Documentation

Verify your setup (self-check) & re-indexing

A copy-paste self-check that proves the prom.codes MCP servers are connected and actually working in your project — including that semantic (vector) code search is live — plus how to re-index on demand.

After you install (or update) the prom.codes MCP servers, run this self-check inside a project to confirm everything works end to end. It is the fastest way to know that code search, memory, and the saver are all live — and, crucially, that semantic (vector) search is active, not just keyword/graph fallback.

The self-check prompt

Paste this into the agent in your project. It drives the MCP tools and reports PASS/FAIL per step:

Run a Prometheus self-check and report PASS/FAIL per step:
1. index_status — tell me the resolved workspace root, how many files/symbols
   are indexed, and whether embeddings are reachable.
2. search_code for a CONCEPT in this repo (a full sentence, not a keyword) and
   show one hit WITH its provenance.vector > 0 — proof the dense/semantic path
   is live (not just lexical + graph).
3. memory_status, then memory_write a test fact (type semantic, key
   prom-selfcheck) and memory_list it back to confirm the round-trip.
4. Confirm this repo's CLAUDE.md or AGENTS.md now contains the
   prometheus-memory and prom-saver rule blocks.

How to read the result

#StepPASS means
1index_statusthe resolved root is your repo; index.indexed is true with a sensible file/symbol count (source only — no node_modules bloat); autoIndex.allowedForThisRoot is true.
2search_codea concept query returns a hit whose provenance.vector > 0 — embeddings and dense retrieval are working.
3memory_status + round-tripinstalled: true, the rule is installed, and your memory_write is read back by memory_list.
4config blocksthe repo's CLAUDE.md (or AGENTS.md) carries the marked prometheus-memory and prom-saver blocks (auto-installed on server boot).

Example of a healthy run

1 index_status — PASS
  root c:\…\your-project · indexed: 248 files / 8,379 symbols / 58,475 refs
  db ~/.prometheus/<hash>.db · autoIndex.managed=true, allowedForThisRoot=true
  embeddings: provider=prometheus, reachable=true
2 search_code — PASS
  "how does the app avoid US cloud providers for data sovereignty"
  → embed/actions.ts updateAllowedOrigins · provenance vector 0.0127 (lexical/graph 0)
  → the hit came from the dense path alone — semantic search is live
3 memory_status + round-trip — PASS
  installed=true, rule claude-code installed; memory_write → memory_list round-trips
4 config blocks — PASS
  CLAUDE.md contains the prometheus-memory and prom-saver blocks
Result: 4/4 PASS

The decisive signal is step 2 with vector > 0: it proves the embedding proxy produced vectors and that retrieval is using them. A query with no word overlap that still finds the right symbol can only have matched semantically.

Re-indexing on demand

If step 1 shows files indexed but step 2 only ever returns lexical/graph hits (vector always 0), the index has no usable vectors. The usual causes:

  • the index was first built with an invalid/placeholder key (the embedder returned 401, so search degraded silently to lexical + graph), or
  • you switched the embedding provider, so the stored vectors are from a different embedding space.

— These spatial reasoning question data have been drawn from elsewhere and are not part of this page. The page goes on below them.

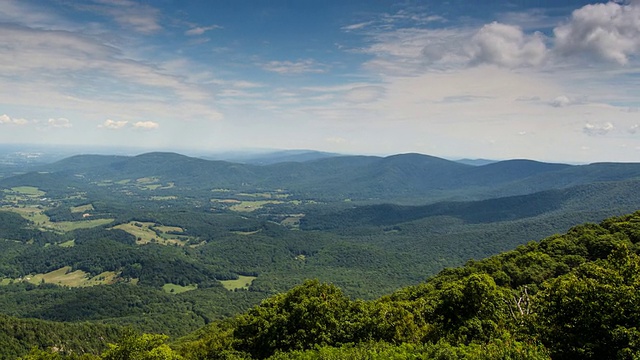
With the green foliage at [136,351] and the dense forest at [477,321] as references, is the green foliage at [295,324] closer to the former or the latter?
the dense forest at [477,321]

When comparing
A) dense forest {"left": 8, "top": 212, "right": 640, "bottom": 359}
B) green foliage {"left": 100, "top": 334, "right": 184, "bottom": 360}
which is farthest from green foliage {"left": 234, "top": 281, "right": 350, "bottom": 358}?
green foliage {"left": 100, "top": 334, "right": 184, "bottom": 360}

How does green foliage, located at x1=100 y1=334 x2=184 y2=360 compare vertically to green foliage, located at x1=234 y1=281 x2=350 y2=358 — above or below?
below

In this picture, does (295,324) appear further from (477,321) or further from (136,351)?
(477,321)

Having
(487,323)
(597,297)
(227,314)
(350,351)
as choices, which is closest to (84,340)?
(227,314)

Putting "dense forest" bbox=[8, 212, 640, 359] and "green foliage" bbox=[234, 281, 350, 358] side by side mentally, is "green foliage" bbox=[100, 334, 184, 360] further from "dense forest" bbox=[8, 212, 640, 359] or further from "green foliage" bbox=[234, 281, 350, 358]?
"green foliage" bbox=[234, 281, 350, 358]

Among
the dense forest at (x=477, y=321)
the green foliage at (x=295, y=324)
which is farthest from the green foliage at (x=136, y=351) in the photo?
the green foliage at (x=295, y=324)

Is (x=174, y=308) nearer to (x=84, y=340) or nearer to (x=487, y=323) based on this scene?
(x=84, y=340)

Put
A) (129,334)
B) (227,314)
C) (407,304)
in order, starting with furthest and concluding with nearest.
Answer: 1. (227,314)
2. (407,304)
3. (129,334)

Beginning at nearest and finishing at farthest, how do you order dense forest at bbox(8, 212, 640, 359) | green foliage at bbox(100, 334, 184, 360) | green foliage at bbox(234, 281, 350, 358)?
1. dense forest at bbox(8, 212, 640, 359)
2. green foliage at bbox(100, 334, 184, 360)
3. green foliage at bbox(234, 281, 350, 358)
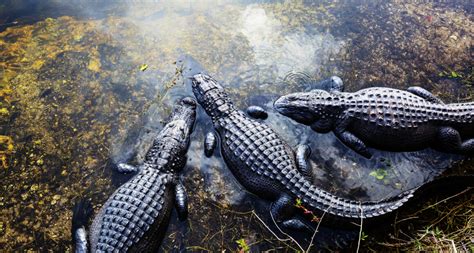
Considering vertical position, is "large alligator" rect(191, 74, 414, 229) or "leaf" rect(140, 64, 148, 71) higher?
"leaf" rect(140, 64, 148, 71)

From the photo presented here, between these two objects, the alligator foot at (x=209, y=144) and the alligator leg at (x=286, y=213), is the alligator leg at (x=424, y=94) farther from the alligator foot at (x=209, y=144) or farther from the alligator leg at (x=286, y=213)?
the alligator foot at (x=209, y=144)

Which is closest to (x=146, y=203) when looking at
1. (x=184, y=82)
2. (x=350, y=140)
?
(x=184, y=82)

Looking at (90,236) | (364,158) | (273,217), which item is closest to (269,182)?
(273,217)

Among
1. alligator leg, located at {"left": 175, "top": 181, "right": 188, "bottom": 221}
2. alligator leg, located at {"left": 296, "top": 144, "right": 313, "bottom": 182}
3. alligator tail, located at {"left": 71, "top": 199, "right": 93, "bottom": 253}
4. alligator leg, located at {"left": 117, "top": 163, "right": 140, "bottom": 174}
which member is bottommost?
alligator tail, located at {"left": 71, "top": 199, "right": 93, "bottom": 253}

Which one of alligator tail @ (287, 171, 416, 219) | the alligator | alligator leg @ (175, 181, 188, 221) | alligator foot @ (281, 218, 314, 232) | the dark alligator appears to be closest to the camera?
the alligator

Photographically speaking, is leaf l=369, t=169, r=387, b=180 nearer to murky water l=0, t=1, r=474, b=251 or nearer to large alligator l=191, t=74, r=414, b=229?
murky water l=0, t=1, r=474, b=251

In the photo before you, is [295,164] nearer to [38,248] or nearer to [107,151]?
[107,151]

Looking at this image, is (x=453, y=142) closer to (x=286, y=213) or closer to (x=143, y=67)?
(x=286, y=213)

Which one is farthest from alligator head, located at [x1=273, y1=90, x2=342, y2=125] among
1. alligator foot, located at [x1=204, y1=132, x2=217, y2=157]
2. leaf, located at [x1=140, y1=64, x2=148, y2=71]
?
leaf, located at [x1=140, y1=64, x2=148, y2=71]
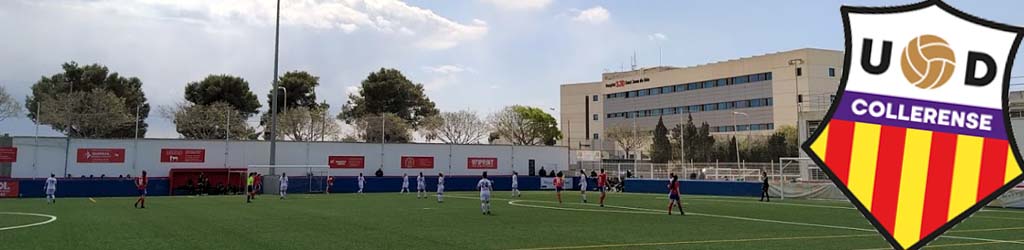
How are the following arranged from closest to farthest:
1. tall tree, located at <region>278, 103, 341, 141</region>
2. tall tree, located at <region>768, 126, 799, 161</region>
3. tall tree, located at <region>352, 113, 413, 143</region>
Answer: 1. tall tree, located at <region>352, 113, 413, 143</region>
2. tall tree, located at <region>278, 103, 341, 141</region>
3. tall tree, located at <region>768, 126, 799, 161</region>

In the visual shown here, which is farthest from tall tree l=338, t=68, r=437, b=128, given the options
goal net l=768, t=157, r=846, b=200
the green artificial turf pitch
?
the green artificial turf pitch

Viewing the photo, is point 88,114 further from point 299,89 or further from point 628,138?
point 628,138

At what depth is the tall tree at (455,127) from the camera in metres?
77.3

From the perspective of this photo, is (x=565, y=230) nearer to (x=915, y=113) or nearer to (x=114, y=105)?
(x=915, y=113)

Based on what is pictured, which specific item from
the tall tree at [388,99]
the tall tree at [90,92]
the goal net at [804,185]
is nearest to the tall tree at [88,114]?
the tall tree at [90,92]

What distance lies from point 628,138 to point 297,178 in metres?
56.5

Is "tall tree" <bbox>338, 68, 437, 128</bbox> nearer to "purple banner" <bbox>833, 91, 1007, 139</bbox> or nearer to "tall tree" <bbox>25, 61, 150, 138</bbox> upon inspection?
"tall tree" <bbox>25, 61, 150, 138</bbox>

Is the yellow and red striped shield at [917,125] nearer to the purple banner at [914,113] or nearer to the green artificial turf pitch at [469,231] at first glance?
the purple banner at [914,113]

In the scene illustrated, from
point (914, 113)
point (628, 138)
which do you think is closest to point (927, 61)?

Fix the key/provider, then ask the agent to re-index — no window reload and no deleting any database by hand:

Reindex this project.            ← incremental: embeds only the new/changed
                                    symbols that are missing a vector (fast)

For a provider switch (or to repair a partial index), force a full re-embed, which clears the snapshot and re-embeds every symbol:

Reindex this project with force.

This calls the reindex tool (@prom.codes/context-mcp 0.5.0+) — see MCP tools → reindex. It re-scans every file (entries for files deleted on disk are removed) and runs the embedding pass; the pass is checkpoint-bounded, so a large index can never leave a runaway write-ahead-log file.